Twitter Follow Open Main Version In Colab Open Classification Version In Colab

Overview

Prompt engineering is kind of like alchemy. There's no clear way to predict what will work best. It's all about experimenting until you find the right prompt. gpt-prompt-engineer is a tool that takes this experimentation to a whole new level.

Simply input a description of your task and some test cases, and the system will generate, test, and rank a multitude of prompts to find the ones that perform the best.

Features

Setup

  1. Open the notebook in Google Colab or in a local Jupyter notebook. For classification, use this one.

  2. Add your OpenAI API key to the line openai.api_key = "ADD YOUR KEY HERE".

  3. If you have GPT-4 access, you're ready to move on. If not, change CANDIDATE_MODEL='gpt-4' to CANDIDATE_MODEL='gpt-3.5-turbo'. If you're using the classification version, and don't have GPT-4 access, change model='gpt-4' in the second cell to model='gpt-3.5-turbo'.

────────

TASK PROMPT: Decide whether each statement agrees with the gpt-prompt-engineer text above, answering yes or no and quoting the words of the text that settle it: (a) the system ranks the prompts it generates; (b) the notebook can be opened only in Google Colab; (c) a user without GPT-4 access should set CANDIDATE_MODEL to 'gpt-3.5-turbo'.

────────

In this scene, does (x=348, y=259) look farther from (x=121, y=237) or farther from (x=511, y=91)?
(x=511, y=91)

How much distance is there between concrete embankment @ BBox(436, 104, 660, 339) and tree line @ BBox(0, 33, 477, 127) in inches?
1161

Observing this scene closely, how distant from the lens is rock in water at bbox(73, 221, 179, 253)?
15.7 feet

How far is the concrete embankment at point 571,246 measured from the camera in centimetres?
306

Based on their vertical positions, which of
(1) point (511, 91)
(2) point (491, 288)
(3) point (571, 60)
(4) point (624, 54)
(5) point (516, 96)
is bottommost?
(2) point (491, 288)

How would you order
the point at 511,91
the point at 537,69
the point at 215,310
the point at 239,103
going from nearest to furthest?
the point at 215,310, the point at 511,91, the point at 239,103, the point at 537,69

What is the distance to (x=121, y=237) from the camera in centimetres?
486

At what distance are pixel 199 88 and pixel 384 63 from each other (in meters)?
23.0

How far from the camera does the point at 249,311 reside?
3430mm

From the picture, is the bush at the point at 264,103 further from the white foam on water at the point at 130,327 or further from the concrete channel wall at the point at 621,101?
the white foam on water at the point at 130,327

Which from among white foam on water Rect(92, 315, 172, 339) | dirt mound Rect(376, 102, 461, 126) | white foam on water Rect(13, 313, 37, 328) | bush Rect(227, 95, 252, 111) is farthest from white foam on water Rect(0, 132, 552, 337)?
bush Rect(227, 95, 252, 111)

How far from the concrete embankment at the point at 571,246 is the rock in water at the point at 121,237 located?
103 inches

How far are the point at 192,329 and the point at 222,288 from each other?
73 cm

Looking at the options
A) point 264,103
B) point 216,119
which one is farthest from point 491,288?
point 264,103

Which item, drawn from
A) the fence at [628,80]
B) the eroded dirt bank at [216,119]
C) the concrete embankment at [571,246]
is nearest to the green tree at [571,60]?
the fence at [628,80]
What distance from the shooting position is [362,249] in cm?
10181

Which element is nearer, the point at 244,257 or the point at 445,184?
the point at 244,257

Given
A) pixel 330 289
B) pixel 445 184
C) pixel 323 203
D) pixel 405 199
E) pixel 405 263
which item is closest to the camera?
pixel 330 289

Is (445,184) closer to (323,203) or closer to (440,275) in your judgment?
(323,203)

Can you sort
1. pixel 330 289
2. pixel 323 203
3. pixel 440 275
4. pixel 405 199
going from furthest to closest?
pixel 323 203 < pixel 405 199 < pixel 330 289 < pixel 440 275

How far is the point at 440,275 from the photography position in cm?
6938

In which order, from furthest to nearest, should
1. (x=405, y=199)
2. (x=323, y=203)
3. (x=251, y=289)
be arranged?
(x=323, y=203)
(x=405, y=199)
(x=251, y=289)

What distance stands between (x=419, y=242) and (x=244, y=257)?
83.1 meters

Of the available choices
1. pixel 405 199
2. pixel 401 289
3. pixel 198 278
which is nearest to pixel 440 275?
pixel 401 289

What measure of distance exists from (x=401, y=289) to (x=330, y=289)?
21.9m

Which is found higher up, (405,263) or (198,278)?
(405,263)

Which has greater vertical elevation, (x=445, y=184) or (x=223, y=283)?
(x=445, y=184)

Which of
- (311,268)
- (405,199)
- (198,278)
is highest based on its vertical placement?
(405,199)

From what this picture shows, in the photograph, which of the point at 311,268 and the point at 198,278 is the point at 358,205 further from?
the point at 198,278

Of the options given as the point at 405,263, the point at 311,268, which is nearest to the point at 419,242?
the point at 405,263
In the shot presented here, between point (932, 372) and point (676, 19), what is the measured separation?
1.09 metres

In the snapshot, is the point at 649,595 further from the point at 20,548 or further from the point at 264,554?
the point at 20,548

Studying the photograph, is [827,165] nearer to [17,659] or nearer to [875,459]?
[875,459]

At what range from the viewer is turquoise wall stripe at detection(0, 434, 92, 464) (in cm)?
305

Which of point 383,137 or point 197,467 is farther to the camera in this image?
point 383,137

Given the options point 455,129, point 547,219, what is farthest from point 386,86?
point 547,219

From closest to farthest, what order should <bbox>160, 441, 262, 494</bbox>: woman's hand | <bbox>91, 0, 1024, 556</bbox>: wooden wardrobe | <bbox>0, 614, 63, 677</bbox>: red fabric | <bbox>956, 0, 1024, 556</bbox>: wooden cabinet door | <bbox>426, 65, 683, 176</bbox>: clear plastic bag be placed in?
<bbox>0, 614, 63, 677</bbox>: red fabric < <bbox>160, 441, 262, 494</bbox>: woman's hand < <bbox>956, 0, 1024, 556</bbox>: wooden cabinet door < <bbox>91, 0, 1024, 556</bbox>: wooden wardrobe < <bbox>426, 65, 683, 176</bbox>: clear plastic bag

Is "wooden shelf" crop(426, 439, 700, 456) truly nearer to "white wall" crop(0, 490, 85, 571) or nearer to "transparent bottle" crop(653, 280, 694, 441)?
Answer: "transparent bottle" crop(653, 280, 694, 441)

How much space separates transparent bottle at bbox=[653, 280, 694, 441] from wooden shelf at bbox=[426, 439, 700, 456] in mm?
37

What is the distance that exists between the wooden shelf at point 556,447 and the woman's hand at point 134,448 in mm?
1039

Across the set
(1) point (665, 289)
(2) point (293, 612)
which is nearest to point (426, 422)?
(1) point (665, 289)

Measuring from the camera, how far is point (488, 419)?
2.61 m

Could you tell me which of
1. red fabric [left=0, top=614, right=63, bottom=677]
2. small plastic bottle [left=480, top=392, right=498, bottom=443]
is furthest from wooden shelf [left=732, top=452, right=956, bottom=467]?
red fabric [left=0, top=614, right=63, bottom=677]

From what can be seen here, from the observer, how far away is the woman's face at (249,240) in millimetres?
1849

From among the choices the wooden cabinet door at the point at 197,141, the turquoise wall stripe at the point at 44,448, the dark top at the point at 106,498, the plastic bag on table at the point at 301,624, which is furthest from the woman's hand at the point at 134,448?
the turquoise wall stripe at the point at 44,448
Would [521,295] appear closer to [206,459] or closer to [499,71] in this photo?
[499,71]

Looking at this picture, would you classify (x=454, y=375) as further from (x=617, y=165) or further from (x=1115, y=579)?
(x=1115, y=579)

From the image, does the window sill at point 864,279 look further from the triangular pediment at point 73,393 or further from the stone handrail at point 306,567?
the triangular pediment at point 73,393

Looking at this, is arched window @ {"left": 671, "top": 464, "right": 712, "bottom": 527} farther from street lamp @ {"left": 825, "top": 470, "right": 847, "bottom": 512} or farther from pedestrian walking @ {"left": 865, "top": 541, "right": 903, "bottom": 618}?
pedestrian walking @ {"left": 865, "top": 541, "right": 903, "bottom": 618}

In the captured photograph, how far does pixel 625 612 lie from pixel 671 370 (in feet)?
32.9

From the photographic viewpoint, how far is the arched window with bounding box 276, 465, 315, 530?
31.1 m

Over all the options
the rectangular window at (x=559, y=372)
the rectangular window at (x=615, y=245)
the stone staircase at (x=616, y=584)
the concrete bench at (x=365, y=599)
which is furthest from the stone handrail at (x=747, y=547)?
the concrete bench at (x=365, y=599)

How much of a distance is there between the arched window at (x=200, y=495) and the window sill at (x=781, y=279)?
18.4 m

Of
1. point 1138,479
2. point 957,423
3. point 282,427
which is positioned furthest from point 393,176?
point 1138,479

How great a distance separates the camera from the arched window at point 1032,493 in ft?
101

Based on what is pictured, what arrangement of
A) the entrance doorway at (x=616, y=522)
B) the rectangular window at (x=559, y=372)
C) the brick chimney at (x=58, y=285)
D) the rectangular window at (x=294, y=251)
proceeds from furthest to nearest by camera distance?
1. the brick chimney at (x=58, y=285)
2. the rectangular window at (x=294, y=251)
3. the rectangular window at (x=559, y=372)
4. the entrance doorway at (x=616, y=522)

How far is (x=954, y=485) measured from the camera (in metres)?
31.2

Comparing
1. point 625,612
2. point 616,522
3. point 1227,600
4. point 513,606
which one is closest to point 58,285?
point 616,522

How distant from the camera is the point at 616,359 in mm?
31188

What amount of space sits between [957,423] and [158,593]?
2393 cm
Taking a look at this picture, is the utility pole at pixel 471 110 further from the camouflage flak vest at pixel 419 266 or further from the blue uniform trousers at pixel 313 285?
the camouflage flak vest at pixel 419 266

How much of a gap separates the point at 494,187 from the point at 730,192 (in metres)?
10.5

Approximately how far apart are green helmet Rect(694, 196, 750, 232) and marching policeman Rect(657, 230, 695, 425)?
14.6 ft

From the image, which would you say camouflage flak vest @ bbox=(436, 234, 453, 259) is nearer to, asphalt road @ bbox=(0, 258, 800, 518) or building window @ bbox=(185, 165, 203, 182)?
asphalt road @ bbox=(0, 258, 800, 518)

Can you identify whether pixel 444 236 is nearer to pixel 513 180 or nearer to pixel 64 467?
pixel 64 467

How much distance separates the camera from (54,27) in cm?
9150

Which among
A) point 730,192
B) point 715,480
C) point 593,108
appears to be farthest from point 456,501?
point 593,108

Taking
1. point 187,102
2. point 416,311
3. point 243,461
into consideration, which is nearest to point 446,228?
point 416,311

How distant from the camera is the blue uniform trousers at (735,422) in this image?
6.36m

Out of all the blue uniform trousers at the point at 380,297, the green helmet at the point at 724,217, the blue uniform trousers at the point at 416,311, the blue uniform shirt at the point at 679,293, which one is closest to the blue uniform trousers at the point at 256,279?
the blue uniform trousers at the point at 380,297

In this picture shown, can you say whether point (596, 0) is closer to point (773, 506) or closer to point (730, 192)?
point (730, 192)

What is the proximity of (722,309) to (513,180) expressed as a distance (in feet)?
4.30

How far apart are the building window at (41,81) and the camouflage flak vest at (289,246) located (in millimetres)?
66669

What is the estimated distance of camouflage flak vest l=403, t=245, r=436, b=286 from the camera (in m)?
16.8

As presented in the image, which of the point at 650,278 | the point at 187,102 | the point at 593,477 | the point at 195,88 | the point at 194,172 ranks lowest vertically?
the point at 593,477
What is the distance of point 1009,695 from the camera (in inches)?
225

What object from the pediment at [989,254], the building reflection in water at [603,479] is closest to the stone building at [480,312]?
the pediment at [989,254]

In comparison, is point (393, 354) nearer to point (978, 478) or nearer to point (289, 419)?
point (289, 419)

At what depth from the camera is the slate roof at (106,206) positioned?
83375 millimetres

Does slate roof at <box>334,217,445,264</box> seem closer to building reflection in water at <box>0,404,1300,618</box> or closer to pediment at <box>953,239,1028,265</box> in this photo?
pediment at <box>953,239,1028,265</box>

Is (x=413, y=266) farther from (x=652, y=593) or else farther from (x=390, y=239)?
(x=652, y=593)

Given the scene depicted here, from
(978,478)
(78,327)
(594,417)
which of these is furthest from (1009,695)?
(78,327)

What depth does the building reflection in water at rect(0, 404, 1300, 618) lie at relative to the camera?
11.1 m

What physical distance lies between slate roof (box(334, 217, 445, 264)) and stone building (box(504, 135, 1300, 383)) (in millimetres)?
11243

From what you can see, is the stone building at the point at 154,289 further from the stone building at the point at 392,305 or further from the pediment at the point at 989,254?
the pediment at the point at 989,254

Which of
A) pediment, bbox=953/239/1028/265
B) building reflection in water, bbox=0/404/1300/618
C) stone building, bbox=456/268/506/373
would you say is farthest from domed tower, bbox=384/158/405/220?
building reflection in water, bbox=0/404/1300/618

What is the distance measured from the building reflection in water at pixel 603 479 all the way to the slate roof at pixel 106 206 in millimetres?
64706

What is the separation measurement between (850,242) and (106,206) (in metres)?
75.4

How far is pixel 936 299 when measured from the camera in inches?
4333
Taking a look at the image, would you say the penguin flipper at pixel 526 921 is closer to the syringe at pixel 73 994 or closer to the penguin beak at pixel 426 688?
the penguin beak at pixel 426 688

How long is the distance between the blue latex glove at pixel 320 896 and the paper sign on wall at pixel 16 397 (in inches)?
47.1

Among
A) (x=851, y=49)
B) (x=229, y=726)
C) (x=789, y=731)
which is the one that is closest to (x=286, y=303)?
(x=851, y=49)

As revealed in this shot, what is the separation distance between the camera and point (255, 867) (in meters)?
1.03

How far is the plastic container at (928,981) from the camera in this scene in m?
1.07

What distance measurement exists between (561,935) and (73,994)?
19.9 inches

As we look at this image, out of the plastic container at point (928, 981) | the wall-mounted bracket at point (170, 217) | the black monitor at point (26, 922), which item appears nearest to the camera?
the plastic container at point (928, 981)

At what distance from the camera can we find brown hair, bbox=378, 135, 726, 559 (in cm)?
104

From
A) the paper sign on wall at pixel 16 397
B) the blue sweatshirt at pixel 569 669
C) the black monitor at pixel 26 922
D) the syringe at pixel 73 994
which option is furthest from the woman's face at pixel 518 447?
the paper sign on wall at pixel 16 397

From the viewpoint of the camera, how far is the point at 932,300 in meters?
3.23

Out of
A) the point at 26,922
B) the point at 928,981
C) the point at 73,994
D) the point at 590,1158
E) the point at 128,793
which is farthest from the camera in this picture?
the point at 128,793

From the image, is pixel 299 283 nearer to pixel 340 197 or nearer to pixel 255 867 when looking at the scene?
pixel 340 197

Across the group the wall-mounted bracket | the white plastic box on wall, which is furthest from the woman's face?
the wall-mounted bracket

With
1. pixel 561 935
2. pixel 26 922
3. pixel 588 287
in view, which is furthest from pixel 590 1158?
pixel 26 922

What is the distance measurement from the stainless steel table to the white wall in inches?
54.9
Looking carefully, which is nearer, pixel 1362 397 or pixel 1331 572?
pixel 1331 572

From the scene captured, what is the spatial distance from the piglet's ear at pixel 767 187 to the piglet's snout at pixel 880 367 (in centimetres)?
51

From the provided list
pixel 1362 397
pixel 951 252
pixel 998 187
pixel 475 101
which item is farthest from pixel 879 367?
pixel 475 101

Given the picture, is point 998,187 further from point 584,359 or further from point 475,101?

────────

TASK ANSWER:
(a) Yes: "the system will generate, test, and rank a multitude of prompts"
(b) No: "Open the notebook in Google Colab or in a local Jupyter notebook."
(c) Yes: "If not, change CANDIDATE_MODEL='gpt-4' to CANDIDATE_MODEL='gpt-3.5-turbo'."